Count the lines in the records below that contain the string "house", matching case exactly, and give only the number.
---------- Material ----------
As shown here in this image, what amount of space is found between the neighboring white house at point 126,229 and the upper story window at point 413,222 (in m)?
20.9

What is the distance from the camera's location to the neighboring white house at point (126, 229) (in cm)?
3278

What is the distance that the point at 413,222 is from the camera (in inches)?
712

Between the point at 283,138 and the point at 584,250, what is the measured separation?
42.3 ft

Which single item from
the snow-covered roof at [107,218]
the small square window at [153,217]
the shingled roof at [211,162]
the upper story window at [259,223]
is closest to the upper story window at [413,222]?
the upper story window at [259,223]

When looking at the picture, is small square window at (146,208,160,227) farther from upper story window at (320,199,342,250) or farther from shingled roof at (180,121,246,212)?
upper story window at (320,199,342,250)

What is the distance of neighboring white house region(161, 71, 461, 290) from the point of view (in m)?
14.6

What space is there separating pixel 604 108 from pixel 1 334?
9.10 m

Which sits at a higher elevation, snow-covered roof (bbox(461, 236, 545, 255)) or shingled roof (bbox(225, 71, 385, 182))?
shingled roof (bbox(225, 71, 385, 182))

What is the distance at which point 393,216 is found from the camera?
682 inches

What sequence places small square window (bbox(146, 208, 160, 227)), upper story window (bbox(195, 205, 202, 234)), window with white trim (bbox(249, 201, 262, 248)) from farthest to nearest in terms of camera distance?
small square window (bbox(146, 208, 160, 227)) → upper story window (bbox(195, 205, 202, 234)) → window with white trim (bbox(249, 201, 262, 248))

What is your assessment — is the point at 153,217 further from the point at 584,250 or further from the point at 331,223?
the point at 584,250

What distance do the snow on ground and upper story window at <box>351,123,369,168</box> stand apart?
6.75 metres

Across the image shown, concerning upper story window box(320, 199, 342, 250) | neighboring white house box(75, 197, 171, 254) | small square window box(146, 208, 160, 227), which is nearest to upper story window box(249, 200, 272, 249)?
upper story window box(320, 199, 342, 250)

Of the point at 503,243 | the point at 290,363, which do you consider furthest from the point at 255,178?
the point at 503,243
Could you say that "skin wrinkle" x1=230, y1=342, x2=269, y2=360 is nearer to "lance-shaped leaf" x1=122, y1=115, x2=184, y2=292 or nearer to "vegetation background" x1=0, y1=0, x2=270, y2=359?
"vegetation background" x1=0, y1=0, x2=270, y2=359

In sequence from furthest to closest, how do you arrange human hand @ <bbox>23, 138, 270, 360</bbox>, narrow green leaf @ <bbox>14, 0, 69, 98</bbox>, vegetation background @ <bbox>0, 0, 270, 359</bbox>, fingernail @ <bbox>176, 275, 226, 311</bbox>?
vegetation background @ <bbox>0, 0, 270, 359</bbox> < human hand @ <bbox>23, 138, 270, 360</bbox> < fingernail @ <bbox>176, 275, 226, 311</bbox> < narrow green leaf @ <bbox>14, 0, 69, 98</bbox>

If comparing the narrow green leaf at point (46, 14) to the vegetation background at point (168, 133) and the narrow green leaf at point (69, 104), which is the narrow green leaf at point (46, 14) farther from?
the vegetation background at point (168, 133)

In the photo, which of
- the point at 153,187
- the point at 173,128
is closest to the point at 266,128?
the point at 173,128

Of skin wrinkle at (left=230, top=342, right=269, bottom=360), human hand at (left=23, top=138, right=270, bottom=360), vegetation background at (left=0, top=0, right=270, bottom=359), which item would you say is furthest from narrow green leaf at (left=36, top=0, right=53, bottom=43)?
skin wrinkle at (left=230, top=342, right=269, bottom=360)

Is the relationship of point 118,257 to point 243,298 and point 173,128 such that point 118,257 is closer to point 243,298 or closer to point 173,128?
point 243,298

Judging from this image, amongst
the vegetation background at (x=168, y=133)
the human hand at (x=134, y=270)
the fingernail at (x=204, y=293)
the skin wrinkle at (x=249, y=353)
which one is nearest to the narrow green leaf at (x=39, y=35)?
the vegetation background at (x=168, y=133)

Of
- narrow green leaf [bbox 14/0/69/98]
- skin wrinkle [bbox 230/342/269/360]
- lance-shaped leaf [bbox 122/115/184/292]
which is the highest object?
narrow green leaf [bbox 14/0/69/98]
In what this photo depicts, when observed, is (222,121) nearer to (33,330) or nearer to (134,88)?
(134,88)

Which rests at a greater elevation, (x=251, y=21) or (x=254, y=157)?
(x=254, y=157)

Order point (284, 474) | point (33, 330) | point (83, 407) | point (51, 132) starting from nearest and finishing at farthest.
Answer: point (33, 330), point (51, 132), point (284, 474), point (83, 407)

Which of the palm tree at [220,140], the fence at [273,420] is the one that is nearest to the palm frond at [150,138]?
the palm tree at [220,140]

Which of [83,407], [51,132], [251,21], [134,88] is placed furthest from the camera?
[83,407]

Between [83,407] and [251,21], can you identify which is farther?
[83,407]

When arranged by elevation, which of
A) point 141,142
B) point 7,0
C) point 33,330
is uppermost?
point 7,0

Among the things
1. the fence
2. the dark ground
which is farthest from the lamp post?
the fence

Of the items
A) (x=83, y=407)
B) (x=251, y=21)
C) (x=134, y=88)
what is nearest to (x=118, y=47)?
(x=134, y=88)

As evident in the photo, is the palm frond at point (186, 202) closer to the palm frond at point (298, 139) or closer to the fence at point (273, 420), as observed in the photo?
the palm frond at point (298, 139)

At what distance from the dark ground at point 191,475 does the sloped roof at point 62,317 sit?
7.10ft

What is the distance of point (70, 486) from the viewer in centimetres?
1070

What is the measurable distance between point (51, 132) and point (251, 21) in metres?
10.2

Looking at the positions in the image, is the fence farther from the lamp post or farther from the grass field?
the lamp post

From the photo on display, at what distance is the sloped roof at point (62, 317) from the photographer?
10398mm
----------
---------- Material ----------
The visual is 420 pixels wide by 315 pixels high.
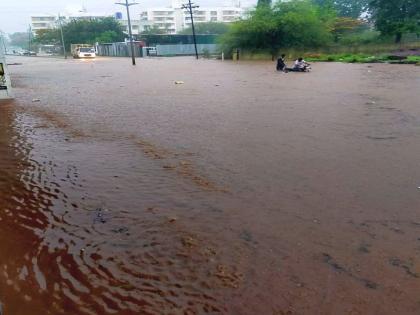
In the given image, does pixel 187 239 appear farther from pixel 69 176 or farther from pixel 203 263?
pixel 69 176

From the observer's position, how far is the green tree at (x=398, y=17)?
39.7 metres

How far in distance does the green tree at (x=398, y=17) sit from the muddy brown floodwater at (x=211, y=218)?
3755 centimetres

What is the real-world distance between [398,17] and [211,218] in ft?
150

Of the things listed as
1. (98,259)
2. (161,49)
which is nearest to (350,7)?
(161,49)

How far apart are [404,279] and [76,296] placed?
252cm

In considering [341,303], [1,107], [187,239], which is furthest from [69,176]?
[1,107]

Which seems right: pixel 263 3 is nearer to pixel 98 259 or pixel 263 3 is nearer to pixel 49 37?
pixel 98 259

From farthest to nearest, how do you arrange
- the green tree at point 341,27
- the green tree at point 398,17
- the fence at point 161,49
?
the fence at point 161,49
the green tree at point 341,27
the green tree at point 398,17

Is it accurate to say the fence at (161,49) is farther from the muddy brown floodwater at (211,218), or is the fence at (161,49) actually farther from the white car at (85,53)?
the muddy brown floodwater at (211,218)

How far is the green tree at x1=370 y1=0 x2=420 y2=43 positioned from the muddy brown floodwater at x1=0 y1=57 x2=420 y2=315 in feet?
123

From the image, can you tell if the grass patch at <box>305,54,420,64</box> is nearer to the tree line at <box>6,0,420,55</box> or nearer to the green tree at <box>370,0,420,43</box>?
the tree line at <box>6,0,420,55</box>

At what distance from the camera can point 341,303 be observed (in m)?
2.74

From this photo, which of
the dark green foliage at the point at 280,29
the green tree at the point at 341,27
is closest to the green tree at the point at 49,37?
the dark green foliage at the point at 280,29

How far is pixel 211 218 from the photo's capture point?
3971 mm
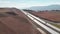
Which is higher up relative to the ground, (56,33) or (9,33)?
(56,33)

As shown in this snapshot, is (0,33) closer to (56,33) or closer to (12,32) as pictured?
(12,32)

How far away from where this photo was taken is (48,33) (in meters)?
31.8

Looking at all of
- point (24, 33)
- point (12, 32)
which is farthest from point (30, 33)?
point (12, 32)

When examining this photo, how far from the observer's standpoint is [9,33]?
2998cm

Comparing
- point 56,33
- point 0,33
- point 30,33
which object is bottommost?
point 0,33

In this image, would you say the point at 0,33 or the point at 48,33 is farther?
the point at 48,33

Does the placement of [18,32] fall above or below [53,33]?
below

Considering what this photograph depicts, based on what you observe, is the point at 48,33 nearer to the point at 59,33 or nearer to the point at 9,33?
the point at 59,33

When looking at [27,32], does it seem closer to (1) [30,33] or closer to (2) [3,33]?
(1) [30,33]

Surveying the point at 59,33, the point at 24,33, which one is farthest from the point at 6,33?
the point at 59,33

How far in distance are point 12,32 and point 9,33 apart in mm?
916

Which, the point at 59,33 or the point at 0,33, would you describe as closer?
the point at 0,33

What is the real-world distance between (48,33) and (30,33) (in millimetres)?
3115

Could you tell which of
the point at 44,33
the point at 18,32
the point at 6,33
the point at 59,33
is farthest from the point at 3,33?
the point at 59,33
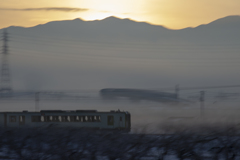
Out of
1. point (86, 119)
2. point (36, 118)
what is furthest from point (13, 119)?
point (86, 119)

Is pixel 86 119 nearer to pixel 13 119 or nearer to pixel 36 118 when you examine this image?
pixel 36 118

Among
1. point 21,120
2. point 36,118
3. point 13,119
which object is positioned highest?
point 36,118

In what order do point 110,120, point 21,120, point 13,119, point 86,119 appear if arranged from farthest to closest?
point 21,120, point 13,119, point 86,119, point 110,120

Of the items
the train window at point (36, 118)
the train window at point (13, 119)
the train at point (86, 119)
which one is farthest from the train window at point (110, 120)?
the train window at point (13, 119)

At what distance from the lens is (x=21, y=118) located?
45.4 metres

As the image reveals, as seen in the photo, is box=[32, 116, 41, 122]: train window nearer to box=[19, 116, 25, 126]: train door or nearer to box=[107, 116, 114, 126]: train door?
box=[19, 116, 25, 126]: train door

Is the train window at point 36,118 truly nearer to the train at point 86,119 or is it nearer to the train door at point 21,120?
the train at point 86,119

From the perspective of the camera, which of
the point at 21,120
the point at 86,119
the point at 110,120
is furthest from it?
----------
**Problem solution**
4